Work required ▸ Take the line that contains "The researchers measured" in the data below and each line after it, through the last, and repeat them unchanged.

Provided records ▸
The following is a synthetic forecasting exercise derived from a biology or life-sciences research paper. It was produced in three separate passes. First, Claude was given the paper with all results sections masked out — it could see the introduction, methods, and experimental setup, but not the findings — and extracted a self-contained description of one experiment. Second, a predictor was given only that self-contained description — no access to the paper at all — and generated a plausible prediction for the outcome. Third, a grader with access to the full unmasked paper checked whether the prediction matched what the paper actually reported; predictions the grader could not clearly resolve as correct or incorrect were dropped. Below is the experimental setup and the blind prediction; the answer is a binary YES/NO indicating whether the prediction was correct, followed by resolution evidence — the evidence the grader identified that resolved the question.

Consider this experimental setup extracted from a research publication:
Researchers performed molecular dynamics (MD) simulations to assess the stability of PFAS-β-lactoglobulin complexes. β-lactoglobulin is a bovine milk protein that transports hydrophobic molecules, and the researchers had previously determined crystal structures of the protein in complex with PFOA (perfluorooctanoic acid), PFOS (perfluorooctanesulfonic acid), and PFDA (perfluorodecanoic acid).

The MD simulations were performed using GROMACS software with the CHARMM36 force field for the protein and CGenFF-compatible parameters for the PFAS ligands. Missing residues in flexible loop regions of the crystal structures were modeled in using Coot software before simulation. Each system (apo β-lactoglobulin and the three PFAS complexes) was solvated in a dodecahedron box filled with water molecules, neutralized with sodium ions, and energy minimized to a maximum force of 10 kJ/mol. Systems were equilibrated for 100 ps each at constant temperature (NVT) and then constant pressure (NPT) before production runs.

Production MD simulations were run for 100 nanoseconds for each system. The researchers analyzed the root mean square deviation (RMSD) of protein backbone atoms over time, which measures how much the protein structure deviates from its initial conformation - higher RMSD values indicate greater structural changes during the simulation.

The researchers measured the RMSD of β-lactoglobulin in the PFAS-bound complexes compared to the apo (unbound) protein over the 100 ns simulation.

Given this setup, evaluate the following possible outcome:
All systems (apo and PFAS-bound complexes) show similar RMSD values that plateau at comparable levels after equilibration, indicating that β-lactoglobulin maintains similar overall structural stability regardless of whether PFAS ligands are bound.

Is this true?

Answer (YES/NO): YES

Your response ▸
The researchers measured the RMSD of β-lactoglobulin in the PFAS-bound complexes compared to the apo (unbound) protein over the 100 ns simulation.

Given this setup, evaluate the following possible outcome:
All systems (apo and PFAS-bound complexes) show similar RMSD values that plateau at comparable levels after equilibration, indicating that β-lactoglobulin maintains similar overall structural stability regardless of whether PFAS ligands are bound.

Is this true?

Answer (YES/NO): YES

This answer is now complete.